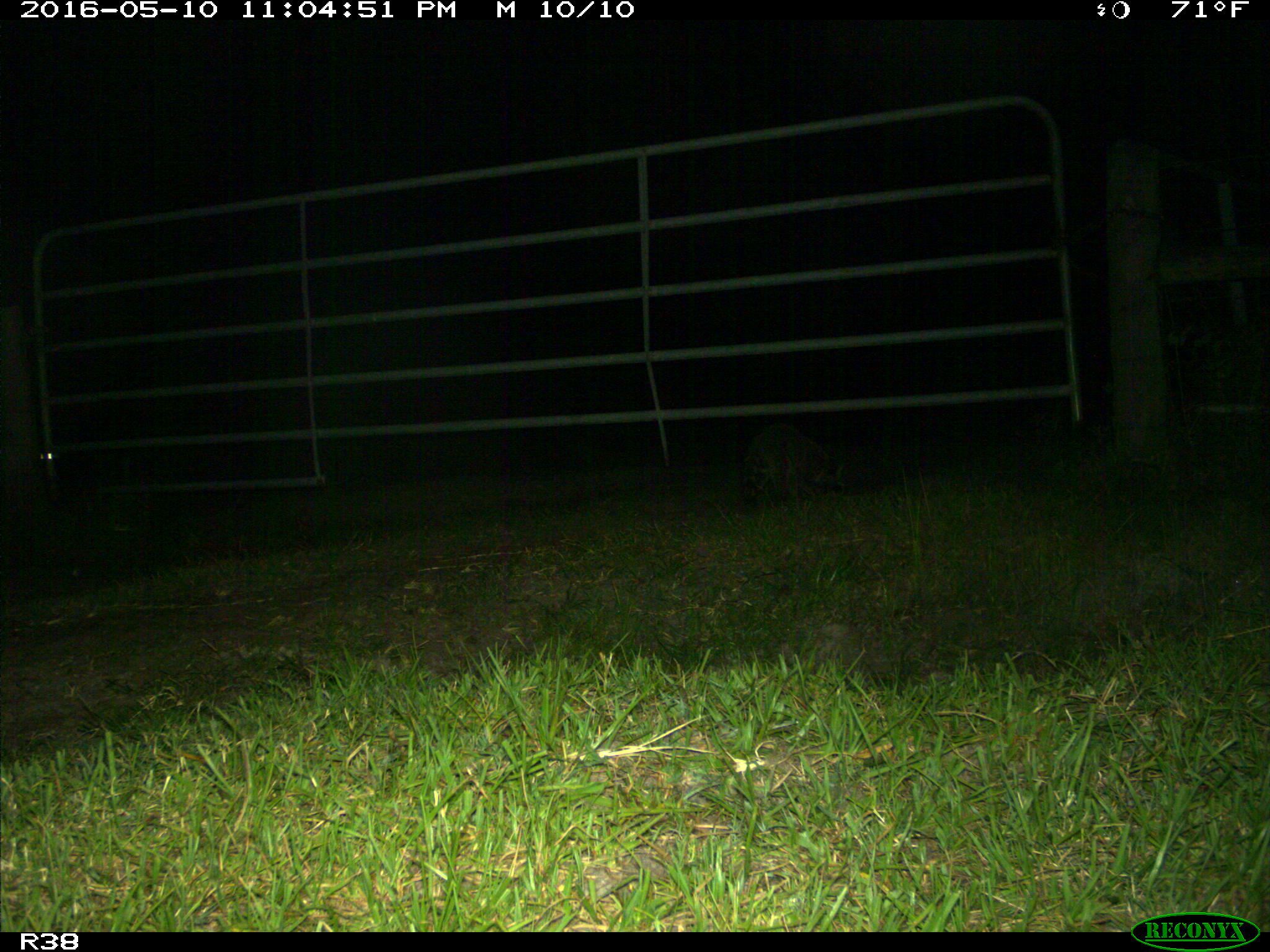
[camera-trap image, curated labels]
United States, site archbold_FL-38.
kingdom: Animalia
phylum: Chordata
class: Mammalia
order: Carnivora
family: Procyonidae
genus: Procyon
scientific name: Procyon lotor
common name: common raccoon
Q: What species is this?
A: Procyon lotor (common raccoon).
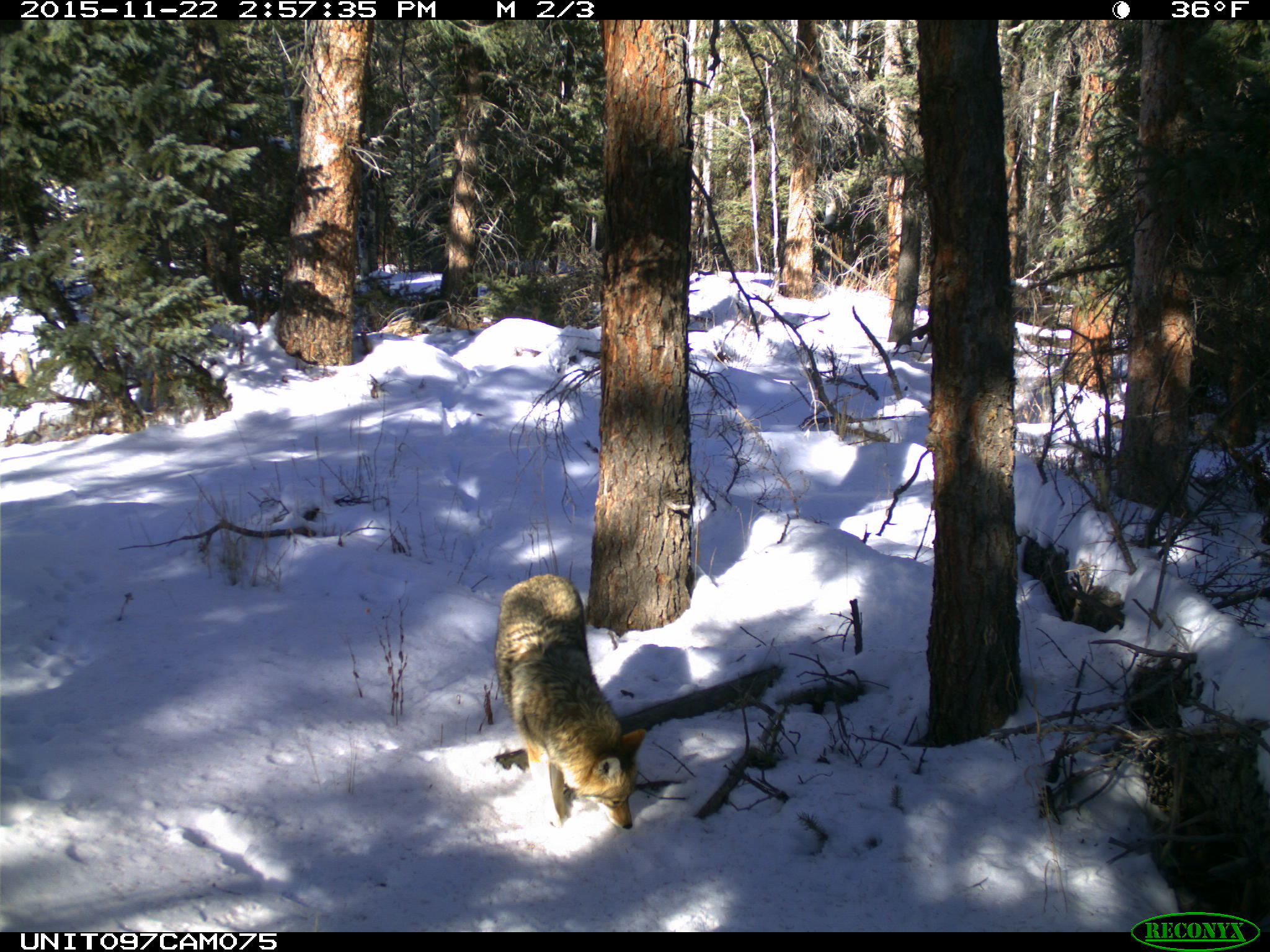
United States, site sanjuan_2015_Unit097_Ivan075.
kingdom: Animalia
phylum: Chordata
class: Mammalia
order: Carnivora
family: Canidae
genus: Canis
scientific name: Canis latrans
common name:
===============
Where an image appears in the data, skip it, and return the rest verbatim.

[camera-trap image, curated labels]
United States, site archbold_FL-38.
kingdom: Animalia
phylum: Chordata
class: Mammalia
order: Carnivora
family: Procyonidae
genus: Procyon
scientific name: Procyon lotor
common name: common raccoon
Q: What species is this?
A: Procyon lotor (common raccoon).
United States, site sanjuan_2015_Unit097_Ivan075.
kingdom: Animalia
phylum: Chordata
class: Mammalia
order: Carnivora
family: Canidae
genus: Canis
scientific name: Canis latrans
common name:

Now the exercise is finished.